Les pages de ce roman peu noircies d’encre invitent à une lecture précautionneuse. À l’instar d’un recueil de poésie, chaque page contient en elle, une forte tension émotionnelle qui suspend le temps et laisse le lecteur s’imprégner de mots et d’associations d’images. Sous un abord déconstruit à travers une narratrice mal assurée et novice, ce texte est en réalité d’une grande cohérence et profondeur quant à ce qui désigne La chose, mimant de cette manière, la dénomination volontairement elliptique que portent communément événements surnaturels ou créatures étranges dans l’univers fantastique (ex. Ça de l’auteur américain Stephen King). À la différence qu’il s’agit là d’une représentation du réel d’un drame collectif et non du genre de l’épouvante ou du réalisme merveilleux au service de croyances religieuses et d’ésotérisme ; la mise à distance du tremblement de terre signifiant le refus de la mort, de capituler devant le cataclysme. Par contraste avec le terme scientifique ou usuel référent au séisme, lequel creuse l’écart avec le sujet témoin et victime, le terme la chose dans le roman ou encore goudou goudou employé par la population, relève de l’affect, du rapport charnel à un événement inédit, incoercible, de la sensation du parachèvement de l’éternité : le connu devient méconnu, le solide, mouvant. Sans omettre les âmes fragmentées. Tellement nombreuses qu’Orcel réussit ceci de dire le séisme à travers une population oubliée trop souvent sans voix, sans histoire croît-on, et ce, l’espace d’un cillement pour reprendre le titre de l’écrivain haïtien feu Jacques Stephen Alexis cité dans le roman.

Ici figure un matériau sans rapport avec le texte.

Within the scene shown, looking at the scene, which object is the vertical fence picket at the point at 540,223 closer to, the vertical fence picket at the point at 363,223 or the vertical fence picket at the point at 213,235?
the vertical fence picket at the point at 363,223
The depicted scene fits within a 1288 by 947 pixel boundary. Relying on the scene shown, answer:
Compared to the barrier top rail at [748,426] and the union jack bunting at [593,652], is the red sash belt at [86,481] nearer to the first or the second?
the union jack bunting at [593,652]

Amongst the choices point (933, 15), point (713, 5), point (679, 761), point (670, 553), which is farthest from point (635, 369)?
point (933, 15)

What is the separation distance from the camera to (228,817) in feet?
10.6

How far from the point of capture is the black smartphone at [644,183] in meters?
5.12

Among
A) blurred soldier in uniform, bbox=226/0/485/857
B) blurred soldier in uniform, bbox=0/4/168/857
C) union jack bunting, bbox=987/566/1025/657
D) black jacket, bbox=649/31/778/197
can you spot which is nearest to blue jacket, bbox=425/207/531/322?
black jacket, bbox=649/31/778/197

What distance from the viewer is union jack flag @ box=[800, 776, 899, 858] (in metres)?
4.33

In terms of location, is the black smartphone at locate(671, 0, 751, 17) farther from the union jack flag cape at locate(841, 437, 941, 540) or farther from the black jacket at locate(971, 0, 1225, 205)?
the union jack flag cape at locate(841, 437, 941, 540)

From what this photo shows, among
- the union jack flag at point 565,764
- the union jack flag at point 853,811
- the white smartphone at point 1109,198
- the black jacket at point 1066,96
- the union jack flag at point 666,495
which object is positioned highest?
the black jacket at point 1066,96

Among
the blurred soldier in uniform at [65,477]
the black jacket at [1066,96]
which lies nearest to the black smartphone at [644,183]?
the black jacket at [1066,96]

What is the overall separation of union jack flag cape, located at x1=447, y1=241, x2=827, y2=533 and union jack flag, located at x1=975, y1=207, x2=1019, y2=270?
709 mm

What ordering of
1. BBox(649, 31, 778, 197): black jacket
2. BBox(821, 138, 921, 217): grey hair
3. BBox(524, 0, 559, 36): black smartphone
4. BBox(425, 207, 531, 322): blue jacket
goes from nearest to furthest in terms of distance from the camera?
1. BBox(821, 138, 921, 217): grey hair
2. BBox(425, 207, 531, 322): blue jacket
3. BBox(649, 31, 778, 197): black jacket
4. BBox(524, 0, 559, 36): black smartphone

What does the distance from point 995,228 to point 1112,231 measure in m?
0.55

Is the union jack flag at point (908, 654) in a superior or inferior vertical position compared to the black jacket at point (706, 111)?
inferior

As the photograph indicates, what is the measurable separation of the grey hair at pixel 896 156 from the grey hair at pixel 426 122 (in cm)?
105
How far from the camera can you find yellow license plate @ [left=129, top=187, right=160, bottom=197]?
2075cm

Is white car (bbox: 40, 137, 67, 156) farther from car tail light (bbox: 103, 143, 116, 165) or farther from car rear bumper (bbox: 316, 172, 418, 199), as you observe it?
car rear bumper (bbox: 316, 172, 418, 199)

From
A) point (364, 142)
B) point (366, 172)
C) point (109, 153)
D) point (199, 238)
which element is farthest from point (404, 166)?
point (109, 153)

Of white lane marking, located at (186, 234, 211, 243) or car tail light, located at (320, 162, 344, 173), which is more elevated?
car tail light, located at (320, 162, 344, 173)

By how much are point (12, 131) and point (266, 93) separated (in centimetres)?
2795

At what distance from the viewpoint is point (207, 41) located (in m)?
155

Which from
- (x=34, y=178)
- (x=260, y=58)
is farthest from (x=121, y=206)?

La catastrophe a tout ébranlé sur son passage, y compris le protagoniste effacé, un écrivain aviné et ami assidu des bordels à qui, une prostituée, en l’occurrence la mère adoptive de Shakira, lui propose un échange de bons procédés : du sexe en contrepartie de la transcription de son histoire puisqu’il se dit écrivain. Le jeune homme acquiesce devant cette offre alléchante pour retracer le parcours de Shakira, prostituée recherchée par sa mère biologique, et coincée douze jours durant sous les décombres. Il est d’emblée confronté à un récit décousu au premier abord, puis composé de fils recyclés au gré des souvenirs de la prostituée. Le parallélisme entre les récits des deux mères, entrecoupés du monologue intérieur de Shakira – intérieur, car ayant rendu son dernier souffle sous les piles de gravats – témoigne de l’amour douloureux qu’elles lui vouent. L’omniprésence du nombre douze enveloppe d’une densité symbolique tout ce qui l’entoure (date du séisme, années d’absence, jours d’agonie). Cette réduction de milliers de victimes aux destins individuels rend le drame intelligible à l’entendement humain de sorte que l’empathie opère. Telle une relation gémellaire asphyxiante, l’immanence de la mort est inexpugnable de l’amour dans Les immortelles.

Avec ce premier roman, Makenzy Orcel impressionne par sa dextérité, sa poésie. Une nouvelle fois, on peut saluer pour sa qualité littéraire, cet auteur qui fait partie d’une génération de jeunes écrivains haïtiens dont le talent irrigue profondément la littérature caribéenne et mondiale. En dépit d’un taux d’analphabétisme élevé, la terre d’Haïti continue de produire une concentration abondante d’écrivains hors pairs.

 Makenzy Orcel, Les Immortelles, Montréal, Mémoire d’encrier, 2010, 144p.